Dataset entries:
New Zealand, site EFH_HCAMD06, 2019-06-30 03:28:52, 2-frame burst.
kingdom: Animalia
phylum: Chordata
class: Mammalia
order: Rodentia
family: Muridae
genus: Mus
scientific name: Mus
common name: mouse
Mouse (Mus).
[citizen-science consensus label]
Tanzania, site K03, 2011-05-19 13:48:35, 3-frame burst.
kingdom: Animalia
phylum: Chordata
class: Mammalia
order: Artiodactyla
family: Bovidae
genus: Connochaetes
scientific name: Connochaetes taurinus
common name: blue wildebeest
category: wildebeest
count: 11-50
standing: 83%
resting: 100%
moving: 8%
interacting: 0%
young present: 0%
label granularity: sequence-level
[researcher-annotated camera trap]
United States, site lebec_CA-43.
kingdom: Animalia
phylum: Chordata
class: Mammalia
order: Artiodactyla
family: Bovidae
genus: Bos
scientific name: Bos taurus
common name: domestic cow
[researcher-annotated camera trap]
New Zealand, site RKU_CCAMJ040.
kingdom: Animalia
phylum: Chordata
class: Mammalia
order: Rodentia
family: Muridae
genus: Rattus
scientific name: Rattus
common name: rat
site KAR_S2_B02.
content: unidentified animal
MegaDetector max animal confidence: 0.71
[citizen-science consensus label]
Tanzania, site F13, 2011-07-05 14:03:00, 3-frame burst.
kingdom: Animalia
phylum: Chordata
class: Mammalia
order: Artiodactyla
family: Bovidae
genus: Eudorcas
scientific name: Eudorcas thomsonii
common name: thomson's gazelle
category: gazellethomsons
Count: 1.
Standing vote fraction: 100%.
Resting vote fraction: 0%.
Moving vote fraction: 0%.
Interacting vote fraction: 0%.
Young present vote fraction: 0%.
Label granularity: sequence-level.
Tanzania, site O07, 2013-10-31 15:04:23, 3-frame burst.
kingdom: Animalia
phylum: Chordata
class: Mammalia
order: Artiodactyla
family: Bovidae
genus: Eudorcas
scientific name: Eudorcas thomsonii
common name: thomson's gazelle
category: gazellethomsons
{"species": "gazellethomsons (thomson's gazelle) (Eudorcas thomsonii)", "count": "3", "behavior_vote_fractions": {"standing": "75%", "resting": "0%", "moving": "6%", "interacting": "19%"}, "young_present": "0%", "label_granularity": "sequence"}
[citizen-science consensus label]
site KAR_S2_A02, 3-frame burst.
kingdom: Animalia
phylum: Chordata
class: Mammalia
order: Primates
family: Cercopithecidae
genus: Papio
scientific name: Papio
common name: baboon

Assignment
What's wanted here is every record, retyped exactly as shown above.

Answer box
New Zealand, site EFH_HCAMD06, 2019-06-30 03:28:52, 2-frame burst.
kingdom: Animalia
phylum: Chordata
class: Mammalia
order: Rodentia
family: Muridae
genus: Mus
scientific name: Mus
common name: mouse
Mouse (Mus).
[citizen-science consensus label]
Tanzania, site K03, 2011-05-19 13:48:35, 3-frame burst.
kingdom: Animalia
phylum: Chordata
class: Mammalia
order: Artiodactyla
family: Bovidae
genus: Connochaetes
scientific name: Connochaetes taurinus
common name: blue wildebeest
category: wildebeest
count: 11-50
standing: 83%
resting: 100%
moving: 8%
interacting: 0%
young present: 0%
label granularity: sequence-level
[researcher-annotated camera trap]
United States, site lebec_CA-43.
kingdom: Animalia
phylum: Chordata
class: Mammalia
order: Artiodactyla
family: Bovidae
genus: Bos
scientific name: Bos taurus
common name: domestic cow
[researcher-annotated camera trap]
New Zealand, site RKU_CCAMJ040.
kingdom: Animalia
phylum: Chordata
class: Mammalia
order: Rodentia
family: Muridae
genus: Rattus
scientific name: Rattus
common name: rat
site KAR_S2_B02.
content: unidentified animal
MegaDetector max animal confidence: 0.71
[citizen-science consensus label]
Tanzania, site F13, 2011-07-05 14:03:00, 3-frame burst.
kingdom: Animalia
phylum: Chordata
class: Mammalia
order: Artiodactyla
family: Bovidae
genus: Eudorcas
scientific name: Eudorcas thomsonii
common name: thomson's gazelle
category: gazellethomsons
Count: 1.
Standing vote fraction: 100%.
Resting vote fraction: 0%.
Moving vote fraction: 0%.
Interacting vote fraction: 0%.
Young present vote fraction: 0%.
Label granularity: sequence-level.
Tanzania, site O07, 2013-10-31 15:04:23, 3-frame burst.
kingdom: Animalia
phylum: Chordata
class: Mammalia
order: Artiodactyla
family: Bovidae
genus: Eudorcas
scientific name: Eudorcas thomsonii
common name: thomson's gazelle
category: gazellethomsons
{"species": "gazellethomsons (thomson's gazelle) (Eudorcas thomsonii)", "count": "3", "behavior_vote_fractions": {"standing": "75%", "resting": "0%", "moving": "6%", "interacting": "19%"}, "young_present": "0%", "label_granularity": "sequence"}
[citizen-science consensus label]
site KAR_S2_A02, 3-frame burst.
kingdom: Animalia
phylum: Chordata
class: Mammalia
order: Primates
family: Cercopithecidae
genus: Papio
scientific name: Papio
common name: baboon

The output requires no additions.